Ironically, after the crash, governments and big financial institutions try to assure us that this time isn’t different, that this is a common-or-garden variety recession. Sadly, Rogoff informs us all that this time is different. We’re in the midst of an asset-devaluation recession, which lasts longer and deeper than the normal sort of recession. We know it’s different because, three years after the big drop, we still see unemployment at high rates and have had no return to pre-crash GDP. The debts run up by governments that should now be reckoned as insolvent is coming down hard on them and we need to own up to the fact that there are lots of toxic assets still on those bank balance sheets.

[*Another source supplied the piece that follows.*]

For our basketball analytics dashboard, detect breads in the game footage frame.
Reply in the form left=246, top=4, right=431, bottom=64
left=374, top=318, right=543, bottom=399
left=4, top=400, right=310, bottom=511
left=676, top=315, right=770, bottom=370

Crises don’t happen all at once. They are drawn-out affairs, especially the sorts of crises as the world is experiencing right now. Nobody in 1929 or 1930 thought they were in a depression: most folks started 1931 thinking things would be all right that year. Instead, it was the start of a long slide to the real bottom of the Great Depression, which hit the USA in 1932. The situation in the world is reminiscent of the way things were in 1931, so maybe that’s where we’re headed.